## [What you should do]
Quote the passage on the origins of Spanish se word for word, beginning at "Se as the third" and stopping after "the oldest usage.".

## [Excerpt]
━━━━━━

Se as the third person reflexive pronoun comes from the Latin reflexive pronoun, which was se in the accusative case and sibi in the dative case (later merged). So se as a reflexive mark is the oldest usage.
Reciprocal use of se is a natural extension of its reflexive meaning. Note that in Spanish there isn't a simple way to mark reciprocal action; the reflexive forms are used, and when context is not enough, speakers resort to fixed phrases like mutuamente or uno al otro, unos a otros.
As for the passive: we have dealt with the history of the Spanish passive voice before. Latin had a synthetic passive voice, i.e. passive voice was indicated by a form of conjugation, same as mood, tense, person and number are. There were deponent verbs, which conjugated always in the passive voice, morphology-wise, but were actually active in meaning. When this morphological passive was lost, Latin began using a periphrastic passive construction with the verb esse plus the perfect participle instead, but this was ambiguous at first because it had both a present and a past-perfect meaning: *amātus sum = "I have been loved" or "I am loved". It appears that for impersonal passive constructions se was used to avoid this: instead of dicitur "it is said" Late Latin used se dicit (mod. Sp. se dice). So there's another usage of se.

━━━━━━

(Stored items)
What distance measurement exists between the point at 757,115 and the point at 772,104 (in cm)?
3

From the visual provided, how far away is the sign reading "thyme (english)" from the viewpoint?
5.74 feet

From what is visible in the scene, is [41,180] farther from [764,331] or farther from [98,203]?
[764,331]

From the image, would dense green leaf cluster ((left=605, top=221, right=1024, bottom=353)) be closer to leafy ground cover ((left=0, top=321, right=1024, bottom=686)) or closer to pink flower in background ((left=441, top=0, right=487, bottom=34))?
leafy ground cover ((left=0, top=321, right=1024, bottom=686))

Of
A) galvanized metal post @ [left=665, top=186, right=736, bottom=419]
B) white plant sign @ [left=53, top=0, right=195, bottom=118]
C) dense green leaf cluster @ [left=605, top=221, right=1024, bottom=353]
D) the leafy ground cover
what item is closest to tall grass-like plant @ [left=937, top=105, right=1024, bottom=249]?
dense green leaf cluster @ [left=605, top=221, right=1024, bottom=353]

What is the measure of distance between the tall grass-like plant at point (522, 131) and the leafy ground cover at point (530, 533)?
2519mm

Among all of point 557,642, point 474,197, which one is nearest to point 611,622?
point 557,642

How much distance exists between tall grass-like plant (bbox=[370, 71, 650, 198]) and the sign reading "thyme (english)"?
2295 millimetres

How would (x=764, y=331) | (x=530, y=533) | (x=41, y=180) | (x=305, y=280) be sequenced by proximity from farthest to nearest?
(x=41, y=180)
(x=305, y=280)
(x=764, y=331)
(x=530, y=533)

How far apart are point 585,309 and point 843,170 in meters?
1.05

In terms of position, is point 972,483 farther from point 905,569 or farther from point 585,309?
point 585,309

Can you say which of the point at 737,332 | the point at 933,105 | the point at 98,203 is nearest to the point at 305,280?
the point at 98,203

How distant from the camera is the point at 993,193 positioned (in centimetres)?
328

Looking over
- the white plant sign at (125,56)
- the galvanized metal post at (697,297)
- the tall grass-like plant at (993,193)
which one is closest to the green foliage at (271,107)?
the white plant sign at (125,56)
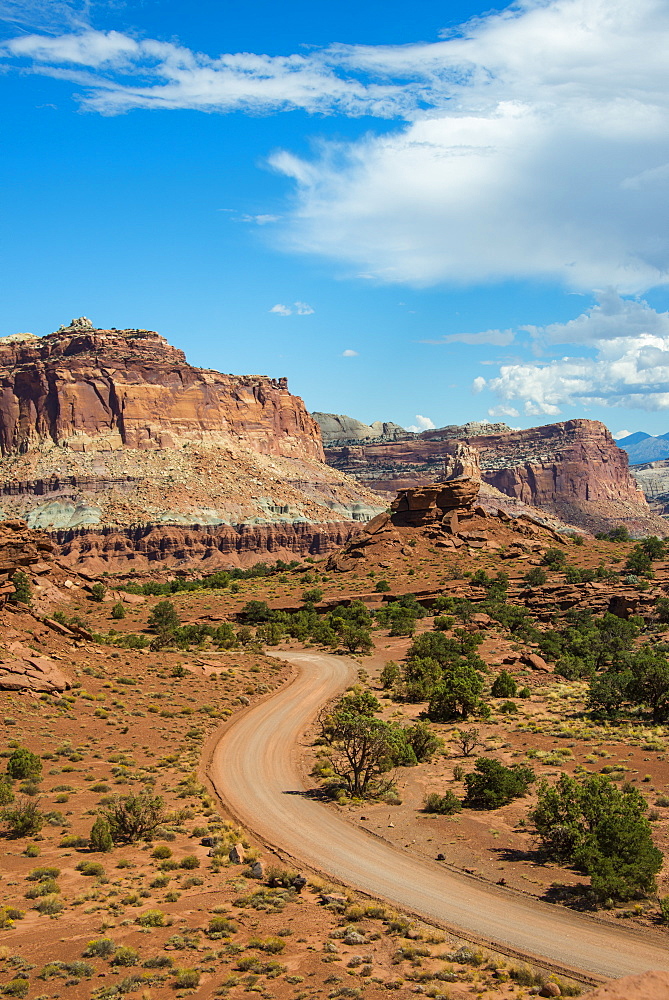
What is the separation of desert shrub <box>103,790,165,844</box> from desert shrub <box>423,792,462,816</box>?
8.80m

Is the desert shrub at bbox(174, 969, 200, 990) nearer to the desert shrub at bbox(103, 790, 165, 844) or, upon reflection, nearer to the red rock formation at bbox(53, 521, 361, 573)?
the desert shrub at bbox(103, 790, 165, 844)

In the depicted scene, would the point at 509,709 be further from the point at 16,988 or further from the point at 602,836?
the point at 16,988

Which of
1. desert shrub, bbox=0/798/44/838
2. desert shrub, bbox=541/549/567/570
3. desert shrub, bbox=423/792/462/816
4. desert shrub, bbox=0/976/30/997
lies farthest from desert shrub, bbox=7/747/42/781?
desert shrub, bbox=541/549/567/570

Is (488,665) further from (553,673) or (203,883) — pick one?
(203,883)

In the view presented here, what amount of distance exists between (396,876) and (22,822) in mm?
10781

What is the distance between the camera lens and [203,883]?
19234 millimetres

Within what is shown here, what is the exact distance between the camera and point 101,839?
69.5 ft

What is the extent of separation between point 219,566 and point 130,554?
601 inches

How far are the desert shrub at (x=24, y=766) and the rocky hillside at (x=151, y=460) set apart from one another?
103 metres

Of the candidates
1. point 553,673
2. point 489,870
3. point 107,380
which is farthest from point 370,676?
point 107,380

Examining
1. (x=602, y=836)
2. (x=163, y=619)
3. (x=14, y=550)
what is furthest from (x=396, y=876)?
(x=163, y=619)

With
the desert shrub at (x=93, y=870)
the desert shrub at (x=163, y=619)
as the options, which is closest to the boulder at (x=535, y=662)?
the desert shrub at (x=163, y=619)

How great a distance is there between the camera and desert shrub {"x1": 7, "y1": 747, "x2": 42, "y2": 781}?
88.5 ft

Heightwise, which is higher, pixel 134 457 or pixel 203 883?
pixel 134 457
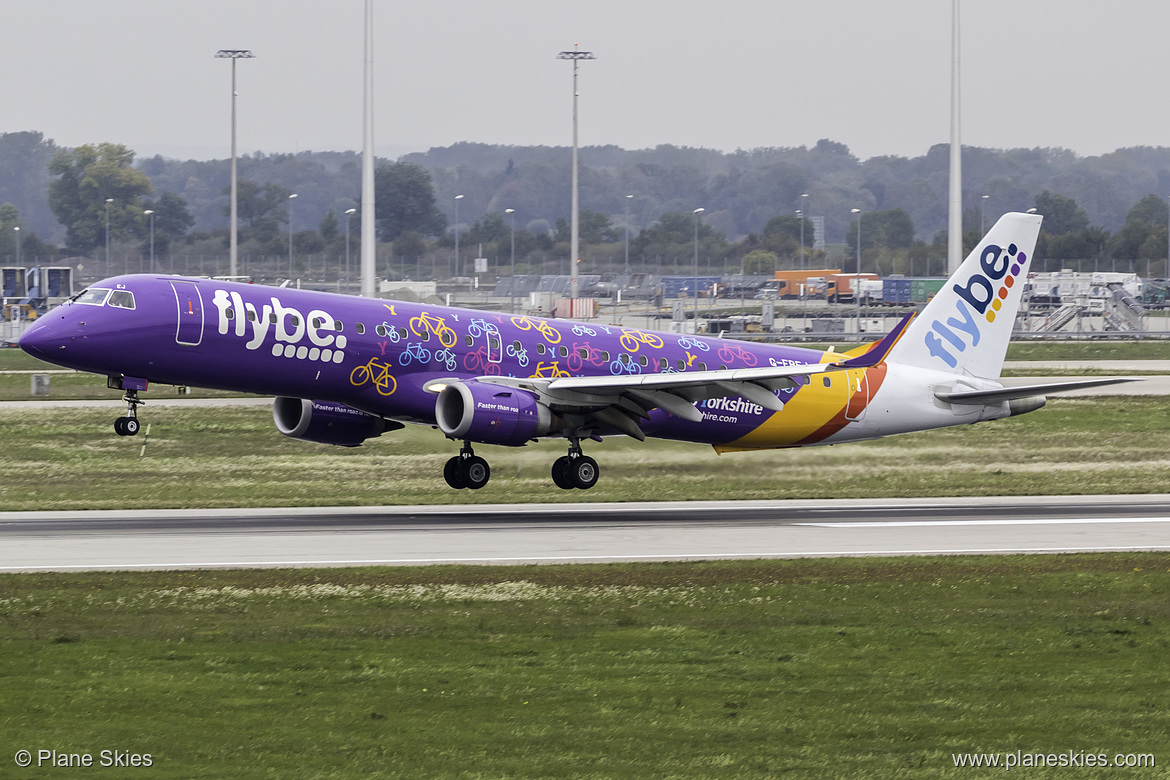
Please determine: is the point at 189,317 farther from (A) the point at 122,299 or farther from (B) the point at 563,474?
(B) the point at 563,474

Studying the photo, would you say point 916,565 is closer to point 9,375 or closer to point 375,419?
point 375,419

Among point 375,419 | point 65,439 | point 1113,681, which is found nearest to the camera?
point 1113,681

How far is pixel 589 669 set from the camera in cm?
1756

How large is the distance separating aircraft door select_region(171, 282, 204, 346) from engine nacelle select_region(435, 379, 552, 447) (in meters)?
5.49

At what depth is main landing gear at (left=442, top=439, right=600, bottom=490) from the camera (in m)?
34.7

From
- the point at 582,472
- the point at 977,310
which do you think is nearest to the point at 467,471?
the point at 582,472

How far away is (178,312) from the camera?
3053cm

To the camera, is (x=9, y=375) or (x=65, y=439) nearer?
(x=65, y=439)

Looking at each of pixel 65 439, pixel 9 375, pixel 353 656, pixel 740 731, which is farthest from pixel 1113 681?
pixel 9 375

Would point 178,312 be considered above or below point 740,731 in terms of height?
above

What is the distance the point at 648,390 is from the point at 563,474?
3.24 m

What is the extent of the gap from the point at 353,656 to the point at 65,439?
111ft

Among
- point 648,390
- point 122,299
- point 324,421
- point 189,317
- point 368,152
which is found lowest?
point 324,421

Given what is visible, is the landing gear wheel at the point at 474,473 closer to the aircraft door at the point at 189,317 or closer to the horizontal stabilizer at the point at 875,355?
the aircraft door at the point at 189,317
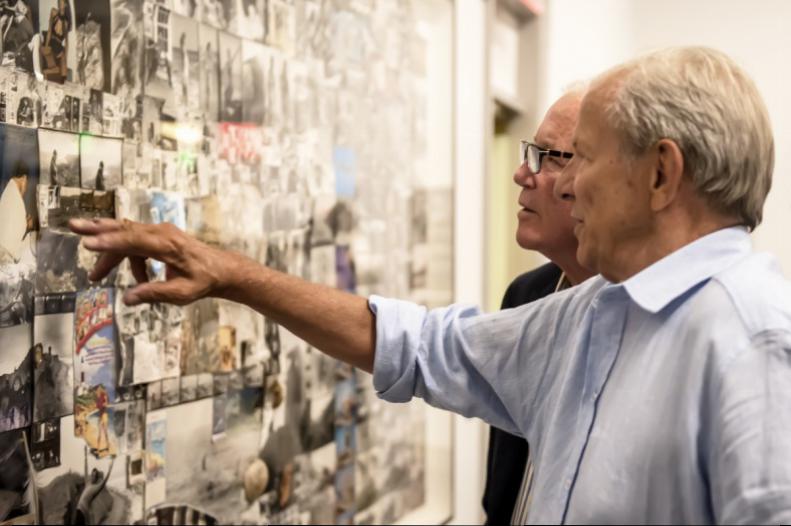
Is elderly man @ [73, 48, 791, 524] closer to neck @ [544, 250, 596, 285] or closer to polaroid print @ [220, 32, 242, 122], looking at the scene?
neck @ [544, 250, 596, 285]

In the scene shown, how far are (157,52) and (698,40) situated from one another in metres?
1.79

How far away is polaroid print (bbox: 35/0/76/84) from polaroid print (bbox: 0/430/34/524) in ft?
1.81

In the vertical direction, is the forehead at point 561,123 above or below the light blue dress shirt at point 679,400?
above

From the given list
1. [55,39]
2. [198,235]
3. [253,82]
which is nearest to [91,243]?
[55,39]

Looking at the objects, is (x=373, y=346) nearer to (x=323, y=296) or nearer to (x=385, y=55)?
(x=323, y=296)

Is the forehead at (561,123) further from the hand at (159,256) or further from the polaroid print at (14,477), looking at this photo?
the polaroid print at (14,477)

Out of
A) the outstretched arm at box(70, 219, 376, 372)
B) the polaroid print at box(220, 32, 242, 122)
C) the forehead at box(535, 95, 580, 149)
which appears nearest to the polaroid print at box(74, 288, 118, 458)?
the outstretched arm at box(70, 219, 376, 372)

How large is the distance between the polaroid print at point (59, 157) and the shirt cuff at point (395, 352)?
0.53 metres

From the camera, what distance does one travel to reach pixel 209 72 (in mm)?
1555

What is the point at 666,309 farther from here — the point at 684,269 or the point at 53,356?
the point at 53,356

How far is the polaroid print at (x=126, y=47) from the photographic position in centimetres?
134

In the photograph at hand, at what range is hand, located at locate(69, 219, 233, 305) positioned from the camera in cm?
99

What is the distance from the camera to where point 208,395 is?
1.59 meters

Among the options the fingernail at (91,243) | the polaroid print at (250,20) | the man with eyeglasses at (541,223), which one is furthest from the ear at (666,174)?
the polaroid print at (250,20)
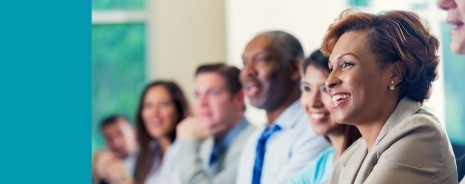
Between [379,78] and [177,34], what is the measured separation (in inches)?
199

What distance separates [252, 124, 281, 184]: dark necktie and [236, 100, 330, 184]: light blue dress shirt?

━━━━━━

## [Problem solution]
Se as the third person reflexive pronoun comes from the Latin reflexive pronoun, which was se in the accusative case and sibi in the dative case (later merged). So se as a reflexive mark is the oldest usage.